[Data records]
BEGIN
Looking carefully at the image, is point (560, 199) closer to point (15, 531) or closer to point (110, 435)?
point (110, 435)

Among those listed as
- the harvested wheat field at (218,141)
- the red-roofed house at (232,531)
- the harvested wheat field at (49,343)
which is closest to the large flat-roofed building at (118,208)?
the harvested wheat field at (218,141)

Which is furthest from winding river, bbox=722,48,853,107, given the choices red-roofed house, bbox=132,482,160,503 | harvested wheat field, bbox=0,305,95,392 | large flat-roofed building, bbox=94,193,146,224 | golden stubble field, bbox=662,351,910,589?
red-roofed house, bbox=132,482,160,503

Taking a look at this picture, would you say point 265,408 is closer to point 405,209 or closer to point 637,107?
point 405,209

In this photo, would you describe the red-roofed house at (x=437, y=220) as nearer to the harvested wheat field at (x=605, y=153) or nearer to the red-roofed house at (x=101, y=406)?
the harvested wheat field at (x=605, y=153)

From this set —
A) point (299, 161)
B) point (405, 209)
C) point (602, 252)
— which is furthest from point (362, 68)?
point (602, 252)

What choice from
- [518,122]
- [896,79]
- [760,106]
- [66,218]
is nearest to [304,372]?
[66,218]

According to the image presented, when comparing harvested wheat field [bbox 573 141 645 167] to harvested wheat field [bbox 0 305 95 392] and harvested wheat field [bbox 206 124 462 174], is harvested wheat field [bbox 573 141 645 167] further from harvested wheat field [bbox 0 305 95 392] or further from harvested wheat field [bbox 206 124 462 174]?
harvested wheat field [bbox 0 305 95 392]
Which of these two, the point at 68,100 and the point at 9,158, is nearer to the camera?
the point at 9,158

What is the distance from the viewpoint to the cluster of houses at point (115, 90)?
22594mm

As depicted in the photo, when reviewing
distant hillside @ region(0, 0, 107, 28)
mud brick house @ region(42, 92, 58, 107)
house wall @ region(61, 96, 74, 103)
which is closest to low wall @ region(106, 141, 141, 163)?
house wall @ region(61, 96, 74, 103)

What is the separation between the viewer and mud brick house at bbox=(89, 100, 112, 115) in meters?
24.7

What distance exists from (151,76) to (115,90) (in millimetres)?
END
_Your instructions_
Reproduce the part of the records that opens with the line containing "As depicted in the photo, when reviewing" and runs through the end of the records, substituting "adobe house" for "mud brick house" and changing nothing else.

_Output of the task_
As depicted in the photo, when reviewing
distant hillside @ region(0, 0, 107, 28)
adobe house @ region(42, 92, 58, 107)
house wall @ region(61, 96, 74, 103)
which is closest to low wall @ region(106, 141, 141, 163)?
house wall @ region(61, 96, 74, 103)

What is the separation between the viewer and adobe house at bbox=(89, 100, 112, 115) in meters?
24.7

What distance exists from (151,76) to (115,90) (in millimetres)?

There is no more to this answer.